§ **PROBLEMS AND TASKS**
**a)** Translate this sentence from the passage on storage components into Spanish: "The various communications and operations described herein may be performed using any encrypted or unencrypted channel, and storage mechanisms described herein may use any storage and/or encryption mechanism."
**b)** Summarize the passage on storage components in two sentences.

The various systems described herein may each include a computer-readable storage component for storing machine-readable instructions for performing the various processes as described and illustrated. The storage component may be any type of machine readable medium (i.e., one capable of being read by a machine) such as hard drive memory, flash memory, floppy disk memory, optically-encoded memory (e.g., a compact disk, DVD-ROM, DVD±R, CD-ROM, CD±R, holographic disk), a thermomechanical memory (e.g., scanning-probe-based data-storage), or any type of machine readable (computer readable) storing medium. Each computer system may also include addressable memory (e.g., random access memory, cache memory) to store data and/or sets of instructions that may be included within, or be generated by, the machine-readable instructions when they are executed by a processor on the respective platform. The methods and systems described herein may also be implemented as machine-readable instructions stored on or embodied in any of the above-described storage mechanisms. The various communications and operations described herein may be performed using any encrypted or unencrypted channel, and storage mechanisms described herein may use any storage and/or encryption mechanism.
Although the present invention has been described with reference to particular examples and embodiments, it is understood that the present invention is not limited to those examples and embodiments. The present invention as claimed therefore includes variations from the specific examples and embodiments described herein, as will be apparent to one of skill in the art.

§ **Stored items**
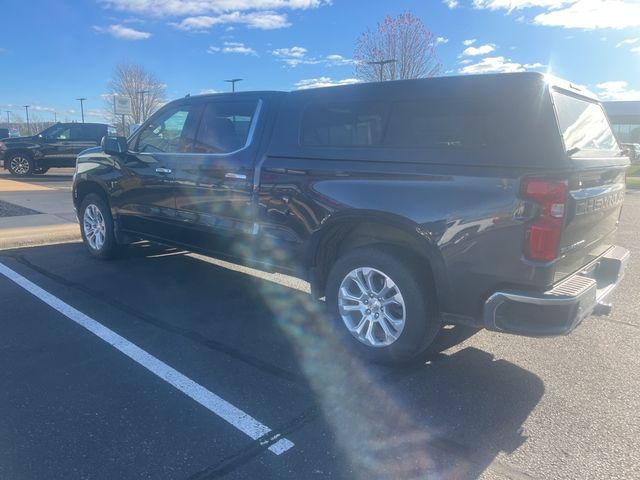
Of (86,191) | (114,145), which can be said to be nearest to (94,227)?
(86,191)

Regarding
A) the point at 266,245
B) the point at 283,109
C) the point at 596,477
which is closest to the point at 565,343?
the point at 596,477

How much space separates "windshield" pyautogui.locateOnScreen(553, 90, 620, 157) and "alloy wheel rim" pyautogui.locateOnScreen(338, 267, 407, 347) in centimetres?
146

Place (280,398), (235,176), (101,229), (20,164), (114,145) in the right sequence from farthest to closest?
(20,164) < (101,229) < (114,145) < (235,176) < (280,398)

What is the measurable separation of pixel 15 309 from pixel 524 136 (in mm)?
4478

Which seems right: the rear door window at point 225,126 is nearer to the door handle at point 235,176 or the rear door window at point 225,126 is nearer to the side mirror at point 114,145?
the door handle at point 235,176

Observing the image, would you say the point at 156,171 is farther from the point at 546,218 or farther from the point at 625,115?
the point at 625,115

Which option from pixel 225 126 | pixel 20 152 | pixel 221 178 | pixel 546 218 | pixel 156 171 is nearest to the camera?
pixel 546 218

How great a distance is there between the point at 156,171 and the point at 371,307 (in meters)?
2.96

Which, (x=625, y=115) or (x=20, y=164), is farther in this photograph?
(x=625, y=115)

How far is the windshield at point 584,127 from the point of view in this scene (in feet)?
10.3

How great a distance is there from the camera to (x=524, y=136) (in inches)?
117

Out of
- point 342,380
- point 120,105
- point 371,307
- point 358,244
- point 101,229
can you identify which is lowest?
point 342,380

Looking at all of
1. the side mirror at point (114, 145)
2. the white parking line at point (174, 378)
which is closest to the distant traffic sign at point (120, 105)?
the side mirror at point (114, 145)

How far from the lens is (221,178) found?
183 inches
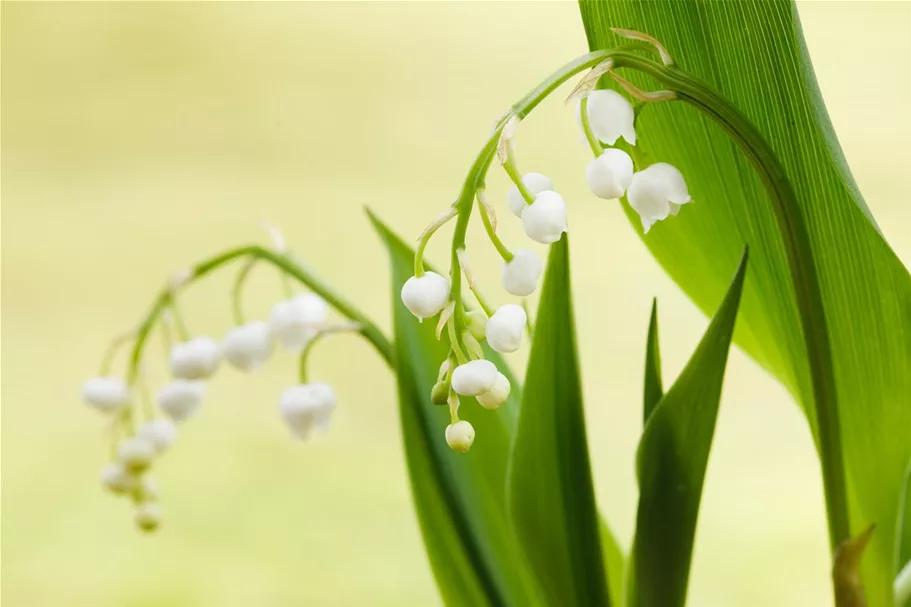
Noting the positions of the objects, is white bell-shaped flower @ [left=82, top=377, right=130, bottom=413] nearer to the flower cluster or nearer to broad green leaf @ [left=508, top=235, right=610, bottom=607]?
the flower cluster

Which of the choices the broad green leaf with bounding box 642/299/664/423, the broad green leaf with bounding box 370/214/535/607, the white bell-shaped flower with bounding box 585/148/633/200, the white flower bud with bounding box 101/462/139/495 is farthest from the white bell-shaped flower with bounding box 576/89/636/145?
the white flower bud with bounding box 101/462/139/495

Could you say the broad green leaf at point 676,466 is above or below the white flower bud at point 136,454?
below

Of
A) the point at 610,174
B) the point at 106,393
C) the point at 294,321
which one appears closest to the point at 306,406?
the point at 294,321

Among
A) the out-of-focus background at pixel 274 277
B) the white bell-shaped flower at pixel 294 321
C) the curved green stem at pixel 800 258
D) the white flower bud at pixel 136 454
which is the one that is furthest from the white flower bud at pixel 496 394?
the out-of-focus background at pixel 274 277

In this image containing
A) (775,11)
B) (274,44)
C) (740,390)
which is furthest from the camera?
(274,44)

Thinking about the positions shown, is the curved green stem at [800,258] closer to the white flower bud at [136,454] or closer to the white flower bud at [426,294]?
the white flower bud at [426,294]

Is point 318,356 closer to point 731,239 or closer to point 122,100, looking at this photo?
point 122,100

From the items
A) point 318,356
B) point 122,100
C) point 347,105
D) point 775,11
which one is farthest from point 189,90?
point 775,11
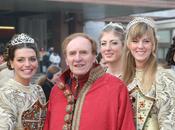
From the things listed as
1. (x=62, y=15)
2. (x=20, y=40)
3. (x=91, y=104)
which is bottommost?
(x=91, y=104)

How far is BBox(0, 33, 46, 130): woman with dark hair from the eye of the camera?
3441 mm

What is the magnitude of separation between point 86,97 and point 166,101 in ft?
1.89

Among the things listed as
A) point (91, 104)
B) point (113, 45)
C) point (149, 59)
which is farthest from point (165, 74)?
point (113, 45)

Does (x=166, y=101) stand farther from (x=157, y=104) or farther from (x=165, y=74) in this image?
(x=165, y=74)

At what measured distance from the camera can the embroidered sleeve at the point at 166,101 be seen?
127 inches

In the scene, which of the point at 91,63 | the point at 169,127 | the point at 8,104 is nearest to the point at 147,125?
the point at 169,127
---
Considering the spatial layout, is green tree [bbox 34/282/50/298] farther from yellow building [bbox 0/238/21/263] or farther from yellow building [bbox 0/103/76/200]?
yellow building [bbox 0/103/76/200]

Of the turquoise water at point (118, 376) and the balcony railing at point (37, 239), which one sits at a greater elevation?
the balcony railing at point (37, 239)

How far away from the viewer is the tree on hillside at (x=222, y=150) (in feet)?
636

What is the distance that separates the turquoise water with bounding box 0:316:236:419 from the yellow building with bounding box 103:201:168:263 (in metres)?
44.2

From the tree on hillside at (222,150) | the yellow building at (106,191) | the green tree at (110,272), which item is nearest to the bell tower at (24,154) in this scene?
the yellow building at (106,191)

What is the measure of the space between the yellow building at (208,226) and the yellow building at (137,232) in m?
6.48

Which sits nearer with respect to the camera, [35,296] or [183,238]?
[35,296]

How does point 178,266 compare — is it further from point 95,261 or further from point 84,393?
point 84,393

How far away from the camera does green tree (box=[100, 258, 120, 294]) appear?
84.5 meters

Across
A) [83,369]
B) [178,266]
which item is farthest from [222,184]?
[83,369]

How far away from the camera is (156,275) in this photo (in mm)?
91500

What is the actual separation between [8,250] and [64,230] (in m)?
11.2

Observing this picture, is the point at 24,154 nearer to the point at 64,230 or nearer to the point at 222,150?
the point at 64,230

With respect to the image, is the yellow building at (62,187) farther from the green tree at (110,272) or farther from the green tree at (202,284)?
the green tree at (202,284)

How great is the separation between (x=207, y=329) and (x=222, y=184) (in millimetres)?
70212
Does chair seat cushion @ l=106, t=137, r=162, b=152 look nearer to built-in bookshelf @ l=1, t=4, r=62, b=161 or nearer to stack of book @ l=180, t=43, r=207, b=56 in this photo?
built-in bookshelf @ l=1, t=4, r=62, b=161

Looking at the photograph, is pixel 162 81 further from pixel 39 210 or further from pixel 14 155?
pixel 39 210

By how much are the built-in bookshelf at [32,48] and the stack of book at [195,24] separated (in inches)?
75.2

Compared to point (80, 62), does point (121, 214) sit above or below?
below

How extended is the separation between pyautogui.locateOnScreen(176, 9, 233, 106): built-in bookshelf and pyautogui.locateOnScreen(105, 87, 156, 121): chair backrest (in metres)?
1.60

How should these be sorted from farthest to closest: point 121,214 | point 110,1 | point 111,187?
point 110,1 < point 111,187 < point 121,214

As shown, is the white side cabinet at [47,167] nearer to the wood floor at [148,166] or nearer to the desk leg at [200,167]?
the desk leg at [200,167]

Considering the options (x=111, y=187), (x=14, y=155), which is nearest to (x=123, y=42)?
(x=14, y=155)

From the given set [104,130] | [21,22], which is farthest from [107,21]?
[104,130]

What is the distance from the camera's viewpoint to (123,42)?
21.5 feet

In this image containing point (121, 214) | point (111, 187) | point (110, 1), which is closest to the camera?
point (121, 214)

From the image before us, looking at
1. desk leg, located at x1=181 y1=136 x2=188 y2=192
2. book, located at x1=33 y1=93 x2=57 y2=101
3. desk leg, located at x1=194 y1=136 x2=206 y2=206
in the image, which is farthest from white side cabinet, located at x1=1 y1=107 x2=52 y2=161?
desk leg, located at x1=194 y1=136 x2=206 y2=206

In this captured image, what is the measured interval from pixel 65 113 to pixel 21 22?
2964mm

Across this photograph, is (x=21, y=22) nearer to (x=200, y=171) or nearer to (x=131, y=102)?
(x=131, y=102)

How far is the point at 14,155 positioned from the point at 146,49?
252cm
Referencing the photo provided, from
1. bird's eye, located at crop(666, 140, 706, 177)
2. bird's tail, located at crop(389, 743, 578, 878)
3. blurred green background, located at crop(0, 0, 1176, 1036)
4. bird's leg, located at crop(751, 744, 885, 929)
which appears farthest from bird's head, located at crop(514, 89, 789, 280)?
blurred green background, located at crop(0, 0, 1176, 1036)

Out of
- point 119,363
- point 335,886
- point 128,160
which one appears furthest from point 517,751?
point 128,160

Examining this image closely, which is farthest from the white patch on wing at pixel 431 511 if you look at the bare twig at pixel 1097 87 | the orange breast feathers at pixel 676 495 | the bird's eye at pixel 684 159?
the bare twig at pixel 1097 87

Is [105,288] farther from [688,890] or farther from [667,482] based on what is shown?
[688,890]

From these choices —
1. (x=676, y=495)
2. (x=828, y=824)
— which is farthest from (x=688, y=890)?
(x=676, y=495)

§ **SOLVED TASKS**
**a)** Las diversas comunicaciones y operaciones descritas en el presente documento pueden realizarse mediante cualquier canal cifrado o no cifrado, y los mecanismos de almacenamiento descritos en el presente documento pueden utilizar cualquier mecanismo de almacenamiento y/o cifrado.

**b)** Each system described may include a machine-readable storage component, such as hard drive, flash, optical, or thermomechanical memory, holding instructions for the described processes, plus addressable memory such as random access or cache memory, and its communications may use encrypted or unencrypted channels. The invention is not limited to the particular examples and embodiments described and includes variations that will be apparent to one of skill in the art.